- **Problem**
From the listing below, pick out every line that contains the word "than" and copy each of those lines.

++++++

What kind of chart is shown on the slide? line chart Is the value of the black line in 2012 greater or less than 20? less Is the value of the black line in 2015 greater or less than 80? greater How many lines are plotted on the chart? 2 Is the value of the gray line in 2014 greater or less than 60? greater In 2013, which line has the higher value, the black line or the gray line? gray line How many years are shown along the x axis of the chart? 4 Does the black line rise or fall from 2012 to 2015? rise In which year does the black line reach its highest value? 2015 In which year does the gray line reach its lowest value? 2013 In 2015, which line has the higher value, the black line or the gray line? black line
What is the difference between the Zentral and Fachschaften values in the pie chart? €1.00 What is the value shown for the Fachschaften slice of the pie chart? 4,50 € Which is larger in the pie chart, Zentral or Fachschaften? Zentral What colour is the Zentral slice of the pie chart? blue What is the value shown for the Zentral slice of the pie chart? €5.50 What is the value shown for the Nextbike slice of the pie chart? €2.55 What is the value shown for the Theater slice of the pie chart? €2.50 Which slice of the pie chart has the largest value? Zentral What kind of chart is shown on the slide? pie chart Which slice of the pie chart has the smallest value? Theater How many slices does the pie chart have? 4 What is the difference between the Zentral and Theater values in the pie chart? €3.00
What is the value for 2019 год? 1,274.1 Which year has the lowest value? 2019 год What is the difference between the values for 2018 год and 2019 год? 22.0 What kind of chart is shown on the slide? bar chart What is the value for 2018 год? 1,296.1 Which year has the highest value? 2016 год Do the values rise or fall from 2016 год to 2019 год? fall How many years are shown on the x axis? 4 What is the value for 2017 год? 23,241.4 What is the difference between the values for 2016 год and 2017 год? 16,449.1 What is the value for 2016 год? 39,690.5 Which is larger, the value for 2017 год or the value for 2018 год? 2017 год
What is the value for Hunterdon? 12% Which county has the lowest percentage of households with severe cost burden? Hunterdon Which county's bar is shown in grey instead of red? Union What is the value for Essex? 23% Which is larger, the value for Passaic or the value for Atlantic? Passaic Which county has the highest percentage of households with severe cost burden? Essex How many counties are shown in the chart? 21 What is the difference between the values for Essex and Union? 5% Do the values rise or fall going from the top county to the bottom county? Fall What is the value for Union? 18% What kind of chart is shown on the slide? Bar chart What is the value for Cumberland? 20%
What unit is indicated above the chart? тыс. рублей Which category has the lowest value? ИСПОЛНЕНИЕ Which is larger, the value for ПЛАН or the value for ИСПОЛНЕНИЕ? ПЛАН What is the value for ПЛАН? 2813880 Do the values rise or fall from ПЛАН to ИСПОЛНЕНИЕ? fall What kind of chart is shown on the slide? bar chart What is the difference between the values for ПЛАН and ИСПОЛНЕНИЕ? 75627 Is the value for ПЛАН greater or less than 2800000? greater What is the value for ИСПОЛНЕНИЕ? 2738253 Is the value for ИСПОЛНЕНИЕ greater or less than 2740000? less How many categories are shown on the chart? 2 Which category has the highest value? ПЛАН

++++++

- **Solved problem**
What kind of chart is shown on the slide? line chart Is the value of the black line in 2012 greater or less than 20? less Is the value of the black line in 2015 greater or less than 80? greater How many lines are plotted on the chart? 2 Is the value of the gray line in 2014 greater or less than 60? greater In 2013, which line has the higher value, the black line or the gray line? gray line How many years are shown along the x axis of the chart? 4 Does the black line rise or fall from 2012 to 2015? rise In which year does the black line reach its highest value? 2015 In which year does the gray line reach its lowest value? 2013 In 2015, which line has the higher value, the black line or the gray line? black line
What unit is indicated above the chart? тыс. рублей Which category has the lowest value? ИСПОЛНЕНИЕ Which is larger, the value for ПЛАН or the value for ИСПОЛНЕНИЕ? ПЛАН What is the value for ПЛАН? 2813880 Do the values rise or fall from ПЛАН to ИСПОЛНЕНИЕ? fall What kind of chart is shown on the slide? bar chart What is the difference between the values for ПЛАН and ИСПОЛНЕНИЕ? 75627 Is the value for ПЛАН greater or less than 2800000? greater What is the value for ИСПОЛНЕНИЕ? 2738253 Is the value for ИСПОЛНЕНИЕ greater or less than 2740000? less How many categories are shown on the chart? 2 Which category has the highest value? ПЛАН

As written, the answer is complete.